WHAT TO WORK ON >>
Revise the manpage excerpt between "By default, textmail replaces HTML" and "RTF attachments intact.", inclusive, changing "RTF" to "rich text".

SELECTED PASSAGE >>
———

Print the help message then exit.
"-m"
Print the manpage then exit. This is equivalent to executing "man
textmail" but this works even when the manpage isn't installed.
"-w"
Print the manpage in html format then exit. This lets you install
the manpage in html format with a command like:
mkdir -p /usr/local/share/doc/textmail/html &&
textmail -w > /usr/local/share/doc/textmail/html/textmail.1.html
"-r"
Print the manpage in nroff format then exit. This lets you install
the manpage with a command like:
textmail -r > /usr/local/share/man/man1/textmail.1
"-M"
This option causes the output to be in mboxrd format by adding a
mailbox "From" line at the top if there isn't one already and
ensures that there is a blank line at the bottom of the output. It
also performs mailbox quoting on any lines in the body that look
like mailbox "From" headers. Use this when the output is to be
stored directly in a mailbox file. It is not necessary when
textmail is being used as a mail filter by procmail(1).
"-T"
This option causes the output to be in raw mail format by removing
any mailbox "From" line and by not performing mailbox quoting. Use
this when the output is to be sent directly to an SMTP server. It
is not necessary when textmail is being used as a mail filter by
procmail(1).
"-W"
By default, textmail replaces MS Word attachments with inline plain
text attachments that contain just the plain text within the
original document. This option leaves MS Word attachments intact.
"-E"
By default, textmail replaces MS Excel attachments with CSV file
attachments that contain just the data within the original
document. This option leaves MS Excel attachments intact.
"-H"
By default, textmail replaces HTML attachments with inline plain
text attachments that contain just the text within the original
document. It also reduces text-versus-html alternative attachments
to just the text attachment. This option leaves HTML (and
alternative) attachments intact.
"-R"
By default, textmail replaces RTF attachments with inline plain
text attachments that contain just the plain text within the
original document. This option leaves RTF attachments intact.
"-P"

———

ENTRIES SUPPLIED >>
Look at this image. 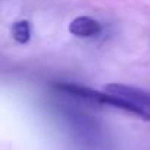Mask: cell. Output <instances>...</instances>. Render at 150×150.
<instances>
[{
    "instance_id": "3957f363",
    "label": "cell",
    "mask_w": 150,
    "mask_h": 150,
    "mask_svg": "<svg viewBox=\"0 0 150 150\" xmlns=\"http://www.w3.org/2000/svg\"><path fill=\"white\" fill-rule=\"evenodd\" d=\"M100 31V22L90 16H77L69 24V33L75 37H93L97 35Z\"/></svg>"
},
{
    "instance_id": "277c9868",
    "label": "cell",
    "mask_w": 150,
    "mask_h": 150,
    "mask_svg": "<svg viewBox=\"0 0 150 150\" xmlns=\"http://www.w3.org/2000/svg\"><path fill=\"white\" fill-rule=\"evenodd\" d=\"M12 37L16 43L19 44H25L30 41L31 38V27H30V22L25 21V19H21V21H16L13 25H12Z\"/></svg>"
},
{
    "instance_id": "6da1fadb",
    "label": "cell",
    "mask_w": 150,
    "mask_h": 150,
    "mask_svg": "<svg viewBox=\"0 0 150 150\" xmlns=\"http://www.w3.org/2000/svg\"><path fill=\"white\" fill-rule=\"evenodd\" d=\"M56 88L60 90V91H65L66 94H71L74 97L83 99L86 102L105 105V106H110V108H115V109H121V110H124L129 115H134V116L141 118L144 121H150V113L149 112L134 106L132 103H129L124 99H119L113 94H109L108 91H97V90H93V88H88V87H84V86L71 84V83L57 84Z\"/></svg>"
},
{
    "instance_id": "7a4b0ae2",
    "label": "cell",
    "mask_w": 150,
    "mask_h": 150,
    "mask_svg": "<svg viewBox=\"0 0 150 150\" xmlns=\"http://www.w3.org/2000/svg\"><path fill=\"white\" fill-rule=\"evenodd\" d=\"M105 91H108L109 94H113L119 99H124V100L132 103L134 106L150 113V93L143 88L113 83V84H108L105 87Z\"/></svg>"
}]
</instances>
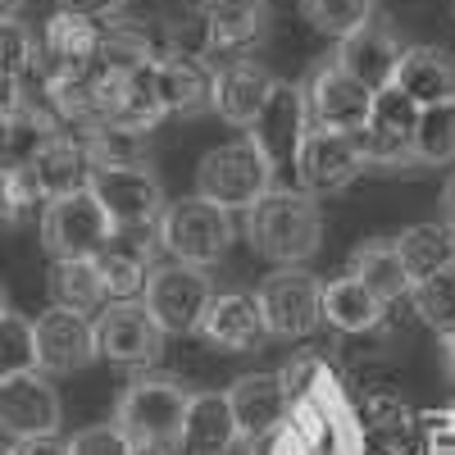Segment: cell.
<instances>
[{"label": "cell", "instance_id": "1", "mask_svg": "<svg viewBox=\"0 0 455 455\" xmlns=\"http://www.w3.org/2000/svg\"><path fill=\"white\" fill-rule=\"evenodd\" d=\"M246 446H251V455H360L364 424L351 410L347 392L337 387V373H328L319 387L291 401V414L283 428H274L259 442H246Z\"/></svg>", "mask_w": 455, "mask_h": 455}, {"label": "cell", "instance_id": "2", "mask_svg": "<svg viewBox=\"0 0 455 455\" xmlns=\"http://www.w3.org/2000/svg\"><path fill=\"white\" fill-rule=\"evenodd\" d=\"M246 242L259 259H274L278 269H306L323 246L319 201L300 187H269L246 210Z\"/></svg>", "mask_w": 455, "mask_h": 455}, {"label": "cell", "instance_id": "3", "mask_svg": "<svg viewBox=\"0 0 455 455\" xmlns=\"http://www.w3.org/2000/svg\"><path fill=\"white\" fill-rule=\"evenodd\" d=\"M187 405H192V392H187L178 378L141 373L119 392V405H114L109 424H119L132 446H173L178 451Z\"/></svg>", "mask_w": 455, "mask_h": 455}, {"label": "cell", "instance_id": "4", "mask_svg": "<svg viewBox=\"0 0 455 455\" xmlns=\"http://www.w3.org/2000/svg\"><path fill=\"white\" fill-rule=\"evenodd\" d=\"M274 173L278 169L269 164V156H264L251 137H237V141L214 146L210 156L201 160V169H196V196L214 201L228 214H237V210L246 214L274 187Z\"/></svg>", "mask_w": 455, "mask_h": 455}, {"label": "cell", "instance_id": "5", "mask_svg": "<svg viewBox=\"0 0 455 455\" xmlns=\"http://www.w3.org/2000/svg\"><path fill=\"white\" fill-rule=\"evenodd\" d=\"M160 246L178 259V264H196V269H210L219 264L228 251H233V214L219 210L214 201L205 196H187V201H173L156 228Z\"/></svg>", "mask_w": 455, "mask_h": 455}, {"label": "cell", "instance_id": "6", "mask_svg": "<svg viewBox=\"0 0 455 455\" xmlns=\"http://www.w3.org/2000/svg\"><path fill=\"white\" fill-rule=\"evenodd\" d=\"M214 296L219 291L210 287L205 269L169 259V264H156V269H150L141 306L150 310V319L164 328V337H187V332H201Z\"/></svg>", "mask_w": 455, "mask_h": 455}, {"label": "cell", "instance_id": "7", "mask_svg": "<svg viewBox=\"0 0 455 455\" xmlns=\"http://www.w3.org/2000/svg\"><path fill=\"white\" fill-rule=\"evenodd\" d=\"M92 196L105 205L119 233H150L169 210L164 187L150 164H100L92 173Z\"/></svg>", "mask_w": 455, "mask_h": 455}, {"label": "cell", "instance_id": "8", "mask_svg": "<svg viewBox=\"0 0 455 455\" xmlns=\"http://www.w3.org/2000/svg\"><path fill=\"white\" fill-rule=\"evenodd\" d=\"M114 237H119V228L92 196V187L60 196L42 210V246L51 259H96Z\"/></svg>", "mask_w": 455, "mask_h": 455}, {"label": "cell", "instance_id": "9", "mask_svg": "<svg viewBox=\"0 0 455 455\" xmlns=\"http://www.w3.org/2000/svg\"><path fill=\"white\" fill-rule=\"evenodd\" d=\"M364 150H360V137H347V132H332V128H310V137L300 141L296 150V187L310 192L315 201L319 196H337L364 173Z\"/></svg>", "mask_w": 455, "mask_h": 455}, {"label": "cell", "instance_id": "10", "mask_svg": "<svg viewBox=\"0 0 455 455\" xmlns=\"http://www.w3.org/2000/svg\"><path fill=\"white\" fill-rule=\"evenodd\" d=\"M201 14V51L210 64L246 60L269 32V0H192Z\"/></svg>", "mask_w": 455, "mask_h": 455}, {"label": "cell", "instance_id": "11", "mask_svg": "<svg viewBox=\"0 0 455 455\" xmlns=\"http://www.w3.org/2000/svg\"><path fill=\"white\" fill-rule=\"evenodd\" d=\"M259 310H264V328L269 337L283 341H300L310 337L323 319V283L306 269H278L259 283Z\"/></svg>", "mask_w": 455, "mask_h": 455}, {"label": "cell", "instance_id": "12", "mask_svg": "<svg viewBox=\"0 0 455 455\" xmlns=\"http://www.w3.org/2000/svg\"><path fill=\"white\" fill-rule=\"evenodd\" d=\"M306 96H310V119L319 128H332V132H347V137H360L369 128V114H373V96L355 73H347L337 64V55L319 60L310 83H306Z\"/></svg>", "mask_w": 455, "mask_h": 455}, {"label": "cell", "instance_id": "13", "mask_svg": "<svg viewBox=\"0 0 455 455\" xmlns=\"http://www.w3.org/2000/svg\"><path fill=\"white\" fill-rule=\"evenodd\" d=\"M414 128H419V105L396 87H383L373 96L369 128L360 132L364 164L369 169H405V164H414Z\"/></svg>", "mask_w": 455, "mask_h": 455}, {"label": "cell", "instance_id": "14", "mask_svg": "<svg viewBox=\"0 0 455 455\" xmlns=\"http://www.w3.org/2000/svg\"><path fill=\"white\" fill-rule=\"evenodd\" d=\"M96 323V347L109 364H150L164 351V328L150 319L141 300H109L92 319Z\"/></svg>", "mask_w": 455, "mask_h": 455}, {"label": "cell", "instance_id": "15", "mask_svg": "<svg viewBox=\"0 0 455 455\" xmlns=\"http://www.w3.org/2000/svg\"><path fill=\"white\" fill-rule=\"evenodd\" d=\"M310 128H315V119H310L306 87L278 83L269 105H264V114L246 128V137L264 150V156H269L274 169H283V164H296V150H300V141L310 137Z\"/></svg>", "mask_w": 455, "mask_h": 455}, {"label": "cell", "instance_id": "16", "mask_svg": "<svg viewBox=\"0 0 455 455\" xmlns=\"http://www.w3.org/2000/svg\"><path fill=\"white\" fill-rule=\"evenodd\" d=\"M105 42V23L78 19V14H51L42 36H36V68L46 78H68V73H92Z\"/></svg>", "mask_w": 455, "mask_h": 455}, {"label": "cell", "instance_id": "17", "mask_svg": "<svg viewBox=\"0 0 455 455\" xmlns=\"http://www.w3.org/2000/svg\"><path fill=\"white\" fill-rule=\"evenodd\" d=\"M64 405L60 392L46 383V373H19L0 383V428L14 442L19 437H42V433H60Z\"/></svg>", "mask_w": 455, "mask_h": 455}, {"label": "cell", "instance_id": "18", "mask_svg": "<svg viewBox=\"0 0 455 455\" xmlns=\"http://www.w3.org/2000/svg\"><path fill=\"white\" fill-rule=\"evenodd\" d=\"M278 78L259 60H223L214 64V114L233 128H251L269 105Z\"/></svg>", "mask_w": 455, "mask_h": 455}, {"label": "cell", "instance_id": "19", "mask_svg": "<svg viewBox=\"0 0 455 455\" xmlns=\"http://www.w3.org/2000/svg\"><path fill=\"white\" fill-rule=\"evenodd\" d=\"M96 355H100L96 323L87 315L51 306L42 319H36V364H42V373H78Z\"/></svg>", "mask_w": 455, "mask_h": 455}, {"label": "cell", "instance_id": "20", "mask_svg": "<svg viewBox=\"0 0 455 455\" xmlns=\"http://www.w3.org/2000/svg\"><path fill=\"white\" fill-rule=\"evenodd\" d=\"M401 55H405V46H401V36H396V28L387 19H369L355 36L337 42V64L347 73H355L369 92L392 87Z\"/></svg>", "mask_w": 455, "mask_h": 455}, {"label": "cell", "instance_id": "21", "mask_svg": "<svg viewBox=\"0 0 455 455\" xmlns=\"http://www.w3.org/2000/svg\"><path fill=\"white\" fill-rule=\"evenodd\" d=\"M36 187H42V196L46 205L60 201V196H73V192H87L92 187V173H96V160H92V150L78 132H55L36 156L28 160Z\"/></svg>", "mask_w": 455, "mask_h": 455}, {"label": "cell", "instance_id": "22", "mask_svg": "<svg viewBox=\"0 0 455 455\" xmlns=\"http://www.w3.org/2000/svg\"><path fill=\"white\" fill-rule=\"evenodd\" d=\"M228 401H233L242 442L269 437L274 428L287 424V414H291V396H287L283 373H246L228 387Z\"/></svg>", "mask_w": 455, "mask_h": 455}, {"label": "cell", "instance_id": "23", "mask_svg": "<svg viewBox=\"0 0 455 455\" xmlns=\"http://www.w3.org/2000/svg\"><path fill=\"white\" fill-rule=\"evenodd\" d=\"M156 96H160L164 114H178V119L214 109V64L205 55H192V51L160 60L156 64Z\"/></svg>", "mask_w": 455, "mask_h": 455}, {"label": "cell", "instance_id": "24", "mask_svg": "<svg viewBox=\"0 0 455 455\" xmlns=\"http://www.w3.org/2000/svg\"><path fill=\"white\" fill-rule=\"evenodd\" d=\"M237 442H242V428H237L228 392H196L192 405H187L178 451L182 455H233Z\"/></svg>", "mask_w": 455, "mask_h": 455}, {"label": "cell", "instance_id": "25", "mask_svg": "<svg viewBox=\"0 0 455 455\" xmlns=\"http://www.w3.org/2000/svg\"><path fill=\"white\" fill-rule=\"evenodd\" d=\"M264 332L269 328H264V310L255 291H219L201 323V337L214 341L219 351H251Z\"/></svg>", "mask_w": 455, "mask_h": 455}, {"label": "cell", "instance_id": "26", "mask_svg": "<svg viewBox=\"0 0 455 455\" xmlns=\"http://www.w3.org/2000/svg\"><path fill=\"white\" fill-rule=\"evenodd\" d=\"M392 87L405 92L419 109L455 100V55L442 51V46H405Z\"/></svg>", "mask_w": 455, "mask_h": 455}, {"label": "cell", "instance_id": "27", "mask_svg": "<svg viewBox=\"0 0 455 455\" xmlns=\"http://www.w3.org/2000/svg\"><path fill=\"white\" fill-rule=\"evenodd\" d=\"M156 242L146 233H119L100 255V274H105V287H109V300H137L146 291V278L156 269Z\"/></svg>", "mask_w": 455, "mask_h": 455}, {"label": "cell", "instance_id": "28", "mask_svg": "<svg viewBox=\"0 0 455 455\" xmlns=\"http://www.w3.org/2000/svg\"><path fill=\"white\" fill-rule=\"evenodd\" d=\"M323 319L337 328V332H373L378 323L387 319V300H378L355 274H337L323 283Z\"/></svg>", "mask_w": 455, "mask_h": 455}, {"label": "cell", "instance_id": "29", "mask_svg": "<svg viewBox=\"0 0 455 455\" xmlns=\"http://www.w3.org/2000/svg\"><path fill=\"white\" fill-rule=\"evenodd\" d=\"M46 287H51V306L87 315V319L109 306V287H105V274L96 259H55Z\"/></svg>", "mask_w": 455, "mask_h": 455}, {"label": "cell", "instance_id": "30", "mask_svg": "<svg viewBox=\"0 0 455 455\" xmlns=\"http://www.w3.org/2000/svg\"><path fill=\"white\" fill-rule=\"evenodd\" d=\"M392 246H396L405 274H410V287L428 283L433 274H442V269L455 264V233L446 223H414V228H405V233H396Z\"/></svg>", "mask_w": 455, "mask_h": 455}, {"label": "cell", "instance_id": "31", "mask_svg": "<svg viewBox=\"0 0 455 455\" xmlns=\"http://www.w3.org/2000/svg\"><path fill=\"white\" fill-rule=\"evenodd\" d=\"M36 68V32L23 19H0V109H14Z\"/></svg>", "mask_w": 455, "mask_h": 455}, {"label": "cell", "instance_id": "32", "mask_svg": "<svg viewBox=\"0 0 455 455\" xmlns=\"http://www.w3.org/2000/svg\"><path fill=\"white\" fill-rule=\"evenodd\" d=\"M347 274H355L378 300H387V306L401 300V296H410V274H405V264H401L392 242H364V246H355Z\"/></svg>", "mask_w": 455, "mask_h": 455}, {"label": "cell", "instance_id": "33", "mask_svg": "<svg viewBox=\"0 0 455 455\" xmlns=\"http://www.w3.org/2000/svg\"><path fill=\"white\" fill-rule=\"evenodd\" d=\"M414 164L419 169L455 164V100L419 109V128H414Z\"/></svg>", "mask_w": 455, "mask_h": 455}, {"label": "cell", "instance_id": "34", "mask_svg": "<svg viewBox=\"0 0 455 455\" xmlns=\"http://www.w3.org/2000/svg\"><path fill=\"white\" fill-rule=\"evenodd\" d=\"M300 14H306L315 32L332 36V42H347L369 19H378V0H300Z\"/></svg>", "mask_w": 455, "mask_h": 455}, {"label": "cell", "instance_id": "35", "mask_svg": "<svg viewBox=\"0 0 455 455\" xmlns=\"http://www.w3.org/2000/svg\"><path fill=\"white\" fill-rule=\"evenodd\" d=\"M410 310L419 315L433 332L455 337V264L442 269V274H433L428 283L410 287Z\"/></svg>", "mask_w": 455, "mask_h": 455}, {"label": "cell", "instance_id": "36", "mask_svg": "<svg viewBox=\"0 0 455 455\" xmlns=\"http://www.w3.org/2000/svg\"><path fill=\"white\" fill-rule=\"evenodd\" d=\"M36 323L23 319L19 310L0 315V383L19 373H36Z\"/></svg>", "mask_w": 455, "mask_h": 455}, {"label": "cell", "instance_id": "37", "mask_svg": "<svg viewBox=\"0 0 455 455\" xmlns=\"http://www.w3.org/2000/svg\"><path fill=\"white\" fill-rule=\"evenodd\" d=\"M68 455H132V442L119 424H92L68 437Z\"/></svg>", "mask_w": 455, "mask_h": 455}, {"label": "cell", "instance_id": "38", "mask_svg": "<svg viewBox=\"0 0 455 455\" xmlns=\"http://www.w3.org/2000/svg\"><path fill=\"white\" fill-rule=\"evenodd\" d=\"M128 0H55L60 14H78V19H96V23H109L124 14Z\"/></svg>", "mask_w": 455, "mask_h": 455}, {"label": "cell", "instance_id": "39", "mask_svg": "<svg viewBox=\"0 0 455 455\" xmlns=\"http://www.w3.org/2000/svg\"><path fill=\"white\" fill-rule=\"evenodd\" d=\"M10 451L14 455H68V442L60 433H42V437H19Z\"/></svg>", "mask_w": 455, "mask_h": 455}, {"label": "cell", "instance_id": "40", "mask_svg": "<svg viewBox=\"0 0 455 455\" xmlns=\"http://www.w3.org/2000/svg\"><path fill=\"white\" fill-rule=\"evenodd\" d=\"M437 205H442V223L455 233V173L446 178V187H442V196H437Z\"/></svg>", "mask_w": 455, "mask_h": 455}, {"label": "cell", "instance_id": "41", "mask_svg": "<svg viewBox=\"0 0 455 455\" xmlns=\"http://www.w3.org/2000/svg\"><path fill=\"white\" fill-rule=\"evenodd\" d=\"M5 156H10V114L0 109V164H5Z\"/></svg>", "mask_w": 455, "mask_h": 455}, {"label": "cell", "instance_id": "42", "mask_svg": "<svg viewBox=\"0 0 455 455\" xmlns=\"http://www.w3.org/2000/svg\"><path fill=\"white\" fill-rule=\"evenodd\" d=\"M23 14V0H0V19H19Z\"/></svg>", "mask_w": 455, "mask_h": 455}, {"label": "cell", "instance_id": "43", "mask_svg": "<svg viewBox=\"0 0 455 455\" xmlns=\"http://www.w3.org/2000/svg\"><path fill=\"white\" fill-rule=\"evenodd\" d=\"M132 455H178L173 446H132Z\"/></svg>", "mask_w": 455, "mask_h": 455}, {"label": "cell", "instance_id": "44", "mask_svg": "<svg viewBox=\"0 0 455 455\" xmlns=\"http://www.w3.org/2000/svg\"><path fill=\"white\" fill-rule=\"evenodd\" d=\"M10 310V296H5V287H0V315H5Z\"/></svg>", "mask_w": 455, "mask_h": 455}, {"label": "cell", "instance_id": "45", "mask_svg": "<svg viewBox=\"0 0 455 455\" xmlns=\"http://www.w3.org/2000/svg\"><path fill=\"white\" fill-rule=\"evenodd\" d=\"M0 169H5V164H0ZM0 223H5V201H0Z\"/></svg>", "mask_w": 455, "mask_h": 455}, {"label": "cell", "instance_id": "46", "mask_svg": "<svg viewBox=\"0 0 455 455\" xmlns=\"http://www.w3.org/2000/svg\"><path fill=\"white\" fill-rule=\"evenodd\" d=\"M0 455H14V451H10V446H0Z\"/></svg>", "mask_w": 455, "mask_h": 455}, {"label": "cell", "instance_id": "47", "mask_svg": "<svg viewBox=\"0 0 455 455\" xmlns=\"http://www.w3.org/2000/svg\"><path fill=\"white\" fill-rule=\"evenodd\" d=\"M451 14H455V0H451Z\"/></svg>", "mask_w": 455, "mask_h": 455}]
</instances>
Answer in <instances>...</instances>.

———

FULL ANSWER >>
By default, textmail replaces HTML attachments with inline plain
text attachments that contain just the text within the original
document. It also reduces text-versus-html alternative attachments
to just the text attachment. This option leaves HTML (and
alternative) attachments intact.
"-R"
By default, textmail replaces rich text attachments with inline plain
text attachments that contain just the plain text within the
original document. This option leaves rich text attachments intact.